-- begin DATA FOR THIS EXERCISE --
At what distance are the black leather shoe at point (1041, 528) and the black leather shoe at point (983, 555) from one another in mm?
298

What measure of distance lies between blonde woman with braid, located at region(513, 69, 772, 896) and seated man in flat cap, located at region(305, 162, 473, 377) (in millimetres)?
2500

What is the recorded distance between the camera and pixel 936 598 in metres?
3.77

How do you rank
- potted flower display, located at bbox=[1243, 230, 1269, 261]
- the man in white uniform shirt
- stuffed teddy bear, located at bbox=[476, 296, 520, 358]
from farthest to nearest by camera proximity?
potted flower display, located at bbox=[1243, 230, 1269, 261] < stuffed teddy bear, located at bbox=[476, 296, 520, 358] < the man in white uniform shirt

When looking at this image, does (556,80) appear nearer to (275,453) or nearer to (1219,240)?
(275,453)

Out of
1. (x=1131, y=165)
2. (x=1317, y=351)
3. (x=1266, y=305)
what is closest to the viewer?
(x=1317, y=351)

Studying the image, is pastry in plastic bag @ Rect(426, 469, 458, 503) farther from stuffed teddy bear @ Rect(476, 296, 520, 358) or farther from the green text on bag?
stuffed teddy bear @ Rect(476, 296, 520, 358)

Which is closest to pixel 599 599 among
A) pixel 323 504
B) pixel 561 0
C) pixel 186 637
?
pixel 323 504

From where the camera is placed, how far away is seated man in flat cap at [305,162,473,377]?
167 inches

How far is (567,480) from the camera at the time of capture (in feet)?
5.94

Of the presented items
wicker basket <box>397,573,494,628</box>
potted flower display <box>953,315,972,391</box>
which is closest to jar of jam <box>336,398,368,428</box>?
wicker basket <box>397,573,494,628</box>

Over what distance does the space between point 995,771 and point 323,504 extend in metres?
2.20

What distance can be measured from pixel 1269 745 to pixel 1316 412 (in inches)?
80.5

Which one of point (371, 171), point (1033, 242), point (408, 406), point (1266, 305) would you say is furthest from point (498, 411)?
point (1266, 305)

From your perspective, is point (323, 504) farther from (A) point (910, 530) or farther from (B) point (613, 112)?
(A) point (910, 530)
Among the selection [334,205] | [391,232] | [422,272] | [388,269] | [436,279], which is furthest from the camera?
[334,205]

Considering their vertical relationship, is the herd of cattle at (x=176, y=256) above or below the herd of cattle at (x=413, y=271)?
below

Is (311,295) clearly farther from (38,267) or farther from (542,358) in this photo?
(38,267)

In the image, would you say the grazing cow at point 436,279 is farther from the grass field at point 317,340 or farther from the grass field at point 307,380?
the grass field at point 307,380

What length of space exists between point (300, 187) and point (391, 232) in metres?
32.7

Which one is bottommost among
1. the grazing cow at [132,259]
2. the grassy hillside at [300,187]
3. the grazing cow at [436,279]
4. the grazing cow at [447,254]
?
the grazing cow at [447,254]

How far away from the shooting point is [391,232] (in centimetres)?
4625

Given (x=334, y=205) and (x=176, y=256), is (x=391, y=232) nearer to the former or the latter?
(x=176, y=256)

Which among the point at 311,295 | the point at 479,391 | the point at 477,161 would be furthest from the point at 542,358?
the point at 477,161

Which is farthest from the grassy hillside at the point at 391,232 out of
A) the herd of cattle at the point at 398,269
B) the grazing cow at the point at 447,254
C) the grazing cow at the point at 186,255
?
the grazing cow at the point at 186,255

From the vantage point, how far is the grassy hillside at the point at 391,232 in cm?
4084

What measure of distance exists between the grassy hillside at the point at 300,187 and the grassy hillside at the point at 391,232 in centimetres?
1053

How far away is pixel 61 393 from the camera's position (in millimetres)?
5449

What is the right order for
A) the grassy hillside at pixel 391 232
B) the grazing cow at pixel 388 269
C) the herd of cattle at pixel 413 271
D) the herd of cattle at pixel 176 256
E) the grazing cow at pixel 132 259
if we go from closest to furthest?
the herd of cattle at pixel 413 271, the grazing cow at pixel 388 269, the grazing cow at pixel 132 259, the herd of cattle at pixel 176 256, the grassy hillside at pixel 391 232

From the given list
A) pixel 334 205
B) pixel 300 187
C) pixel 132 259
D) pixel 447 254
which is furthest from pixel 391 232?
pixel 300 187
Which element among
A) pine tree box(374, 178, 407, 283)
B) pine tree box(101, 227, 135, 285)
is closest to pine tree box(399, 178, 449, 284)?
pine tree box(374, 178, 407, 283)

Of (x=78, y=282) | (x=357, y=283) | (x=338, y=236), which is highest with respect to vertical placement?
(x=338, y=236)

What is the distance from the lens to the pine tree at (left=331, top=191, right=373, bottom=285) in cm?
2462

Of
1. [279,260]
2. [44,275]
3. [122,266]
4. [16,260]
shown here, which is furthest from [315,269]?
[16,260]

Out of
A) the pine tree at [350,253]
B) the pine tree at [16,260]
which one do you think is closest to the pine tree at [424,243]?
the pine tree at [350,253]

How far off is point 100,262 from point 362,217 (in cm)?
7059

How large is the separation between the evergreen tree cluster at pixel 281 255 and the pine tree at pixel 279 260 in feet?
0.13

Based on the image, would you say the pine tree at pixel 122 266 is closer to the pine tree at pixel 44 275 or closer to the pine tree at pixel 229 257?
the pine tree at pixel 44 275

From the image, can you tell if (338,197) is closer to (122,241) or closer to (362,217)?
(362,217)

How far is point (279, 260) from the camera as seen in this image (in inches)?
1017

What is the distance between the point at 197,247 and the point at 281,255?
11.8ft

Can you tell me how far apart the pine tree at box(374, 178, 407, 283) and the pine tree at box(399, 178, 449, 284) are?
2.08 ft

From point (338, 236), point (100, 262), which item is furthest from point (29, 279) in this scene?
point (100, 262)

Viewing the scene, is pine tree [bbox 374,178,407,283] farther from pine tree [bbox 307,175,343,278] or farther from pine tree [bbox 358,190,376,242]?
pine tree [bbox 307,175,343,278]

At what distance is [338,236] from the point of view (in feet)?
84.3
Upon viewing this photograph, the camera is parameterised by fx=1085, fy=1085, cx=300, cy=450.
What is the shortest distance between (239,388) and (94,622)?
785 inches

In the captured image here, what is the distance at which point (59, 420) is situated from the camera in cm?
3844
-- end DATA FOR THIS EXERCISE --
● **BRIEF**
All records above must be set down exactly, please.

● **EXERCISE RESPONSE**
At what distance are the black leather shoe at point (1041, 528) and the black leather shoe at point (983, 555) from one another in mm?
298

What measure of distance lies between blonde woman with braid, located at region(513, 69, 772, 896) and seated man in flat cap, located at region(305, 162, 473, 377) (in millimetres)?
2500

What is the recorded distance between the camera and pixel 936 598 in metres?
3.77

How do you rank
- potted flower display, located at bbox=[1243, 230, 1269, 261]
- the man in white uniform shirt
- stuffed teddy bear, located at bbox=[476, 296, 520, 358]
from farthest to nearest by camera proximity?
potted flower display, located at bbox=[1243, 230, 1269, 261] < stuffed teddy bear, located at bbox=[476, 296, 520, 358] < the man in white uniform shirt

When looking at this image, does (556,80) appear nearer to (275,453) or nearer to (1219,240)?
(275,453)

Out of
1. (x=1131, y=165)
2. (x=1317, y=351)
3. (x=1266, y=305)
what is closest to the viewer?
(x=1317, y=351)

Studying the image, is pastry in plastic bag @ Rect(426, 469, 458, 503) farther from stuffed teddy bear @ Rect(476, 296, 520, 358) or farther from the green text on bag?
stuffed teddy bear @ Rect(476, 296, 520, 358)

Which is closest to pixel 599 599 among
A) pixel 323 504
B) pixel 561 0
C) pixel 186 637
?
pixel 323 504

From where the camera is placed, how far away is seated man in flat cap at [305,162,473,377]?
167 inches

How far is (567,480) from the camera at the time of capture (in feet)?
5.94

Of the presented items
wicker basket <box>397,573,494,628</box>
potted flower display <box>953,315,972,391</box>
which is closest to jar of jam <box>336,398,368,428</box>?
wicker basket <box>397,573,494,628</box>

Over what distance does the space between point 995,771 and point 323,504 extend in metres?
2.20

What distance can be measured from pixel 1269 745 to pixel 1316 412 (in inches)?
80.5

Which one of point (371, 171), point (1033, 242), point (408, 406), point (1266, 305) would you say is furthest from point (498, 411)?
point (1266, 305)

From your perspective, is point (323, 504) farther from (A) point (910, 530) or farther from (B) point (613, 112)?
(A) point (910, 530)
Among the selection [334,205] | [391,232] | [422,272] | [388,269] | [436,279], which is furthest from the camera?
[334,205]

Considering their vertical relationship, is the herd of cattle at (x=176, y=256) above or below the herd of cattle at (x=413, y=271)?
below

Is (311,295) clearly farther from (38,267) or farther from (542,358) in this photo?
(38,267)

In the image, would you say the grazing cow at point 436,279 is farther from the grass field at point 317,340 or farther from the grass field at point 307,380?
the grass field at point 307,380

What length of space exists between point (300, 187) and point (391, 232) in metres?
32.7

Which one is bottommost among
1. the grazing cow at [132,259]
2. the grassy hillside at [300,187]
3. the grazing cow at [436,279]
4. the grazing cow at [447,254]
?
the grazing cow at [447,254]

How far away from the shooting point is [391,232] (in centimetres)?
4625

Given (x=334, y=205) and (x=176, y=256), is (x=391, y=232) nearer to the former or the latter?
(x=176, y=256)

Which among the point at 311,295 | the point at 479,391 | the point at 477,161 would be furthest from the point at 542,358?
the point at 477,161

Which is farthest from the grassy hillside at the point at 391,232 out of
A) the herd of cattle at the point at 398,269
B) the grazing cow at the point at 447,254
C) the grazing cow at the point at 186,255
?
the grazing cow at the point at 186,255

From the vantage point, how far is the grassy hillside at the point at 391,232 in cm?
4084

What measure of distance exists between the grassy hillside at the point at 300,187 and the grassy hillside at the point at 391,232 in centimetres?
1053

How far away is pixel 61 393 from the camera's position (in millimetres)?
5449

What is the right order for
A) the grassy hillside at pixel 391 232
B) the grazing cow at pixel 388 269
C) the herd of cattle at pixel 413 271
D) the herd of cattle at pixel 176 256
E) the grazing cow at pixel 132 259
if we go from closest to furthest?
the herd of cattle at pixel 413 271, the grazing cow at pixel 388 269, the grazing cow at pixel 132 259, the herd of cattle at pixel 176 256, the grassy hillside at pixel 391 232

From the given list
A) pixel 334 205
B) pixel 300 187
C) pixel 132 259
D) pixel 447 254
which is furthest from pixel 391 232?
pixel 300 187
Which element among
A) pine tree box(374, 178, 407, 283)
B) pine tree box(101, 227, 135, 285)
is closest to pine tree box(399, 178, 449, 284)?
pine tree box(374, 178, 407, 283)

Of (x=78, y=282) | (x=357, y=283) | (x=338, y=236), which is highest with respect to vertical placement?
(x=338, y=236)

What is the distance from the lens to the pine tree at (left=331, top=191, right=373, bottom=285) in cm?
2462

Of
1. [279,260]
2. [44,275]
3. [122,266]
4. [16,260]
shown here, which is furthest from [315,269]?
[16,260]

Out of
A) the pine tree at [350,253]
B) the pine tree at [16,260]
which one do you think is closest to the pine tree at [424,243]?
the pine tree at [350,253]

How far off is point 100,262 from point 362,217 (in cm)?
7059

How large is the separation between the evergreen tree cluster at pixel 281 255 and the pine tree at pixel 279 260 in feet?
0.13

Based on the image, would you say the pine tree at pixel 122 266 is closer to the pine tree at pixel 44 275 or closer to the pine tree at pixel 229 257?
the pine tree at pixel 44 275

From the image, can you tell if (338,197) is closer to (122,241) or closer to (362,217)?
(362,217)

How far is point (279, 260) from the camera as seen in this image (in inches)?
1017

What is the distance between the point at 197,247 and the point at 281,255?
11.8ft

Can you tell me how far apart the pine tree at box(374, 178, 407, 283) and the pine tree at box(399, 178, 449, 284) are?
2.08 ft

From point (338, 236), point (100, 262), which item is furthest from point (29, 279) in this scene?
point (100, 262)

Viewing the scene, is pine tree [bbox 374,178,407,283] farther from pine tree [bbox 307,175,343,278] or farther from pine tree [bbox 358,190,376,242]?
pine tree [bbox 307,175,343,278]

At what distance is [338,236] from the point of view (in feet)?
84.3
Upon viewing this photograph, the camera is parameterised by fx=1085, fy=1085, cx=300, cy=450.
What is the shortest distance between (239,388) and (94,622)?
785 inches

In the captured image here, what is the distance at which point (59, 420) is situated from the camera in cm?
3844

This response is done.